Ahmet; masasındaki dağılmış kâğıt parçalarına bakıyor, öykünün gerisini merak ediyordu... İlerleyen zamanın farkında değil gibiydi... Kafasını şöyle bir kaldırıp etrafına baktığında, kendisinden başka hiç bir müşterinin kalmadığını gördü...
Yine yalnız kalmıştı işte... Yalnızlık duygularını, hep ıssız yolda tek başına evine dönerken yaşardı... Eşinden ayrılalı üç yıl olmuştu... Son zamanlar geçinemez olmuşlar, gönüllüce ayrılmışlardı... Basit bir kıskançlıktı nedeni...
O tarihten sonra yalnızlığa gömülmüştü adeta... Yalnız yaşıyordu ve her eve dönüşünde hüzünleniyor, yalnızlık içinde gün geçtikçe büyüyordu... Her eve dönüş, büyümesiydi içindeki yalnızlığın... Kolay değildi; evin her noktasında anıları saklıydı... Nedense aynı duyguların ruhunda yeniden yükseldiğini hissetti... Demek; eve dönme vakti geliyor dedi içinden...
Garsonlar; yavaş ve yorgun adımlarla masaları topluyorlar, özenle örtüleri kaldırıyorlardı... Gitme ve yarına hazırlık aynı anda yaşanıyordu sanki... Bir çay daha içmek istedi... İyi bir çayı bu saatte bulması mümkün değildi elbet... Sadece biraz daha oturmak istiyor, yazılan notları okumanın heyecanını duyuyordu... İşin aslı geciktirmek istiyordu eve dönüşünü...
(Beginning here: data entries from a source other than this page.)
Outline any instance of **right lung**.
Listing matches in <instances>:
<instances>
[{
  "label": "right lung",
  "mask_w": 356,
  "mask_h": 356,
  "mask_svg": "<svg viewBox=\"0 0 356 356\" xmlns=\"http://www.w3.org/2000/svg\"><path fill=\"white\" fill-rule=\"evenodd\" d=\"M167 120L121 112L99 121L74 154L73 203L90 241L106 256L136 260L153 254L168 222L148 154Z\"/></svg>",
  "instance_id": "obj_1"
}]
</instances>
Gözleri ile garsonlara baktı... Onların gözü son müşteride değildi... Bir süre daha bakındı etrafa... Hesabı isteyeceğini sanan garsonlardan biri yavaş adımlarla yaklaştı şoför Ahmet’in yanına...
—Bir çay daha alma imkânım var mı garson bey... Gerçi toplandığınızı görüyorum ama...
—Özür dilerim efendim; servisimizi kapattık... Birazdan da kafeteryamızı kapatacağız...
—Haklısınız aslında ben de çok geç kaldım... Sizleri de beklettim anlaşılan... Okuduğum bir şeyler vardı dalmışım... Kusuruma bakmayın...
Zaten gün içinde kazanamayan ve son hastaneye taşıdığı yolcusundan da para alamayan Ahmet, cebindeki son parayla hesabı ödedi... Hatta bolca bahşiş yerine geçebilecek paranın da üstünü almadı bile... Bu günlük de böyle olsun bakalım diyerek önündeki kâğıtları özenle topladı... Bir kısmı ıslanmış olan kâğıtları da ayrı bir yere koyup kalktı masadan... Ağır ağır ve aheste adımlarla taksisine doğru yöneldi... Dışarıda yağmur dinmiş, ortalığı tertemiz bir koku sarmıştı... Derin derin nefesler aldı... İçine düştüğü girdaptan kurulmak ister gibiydi...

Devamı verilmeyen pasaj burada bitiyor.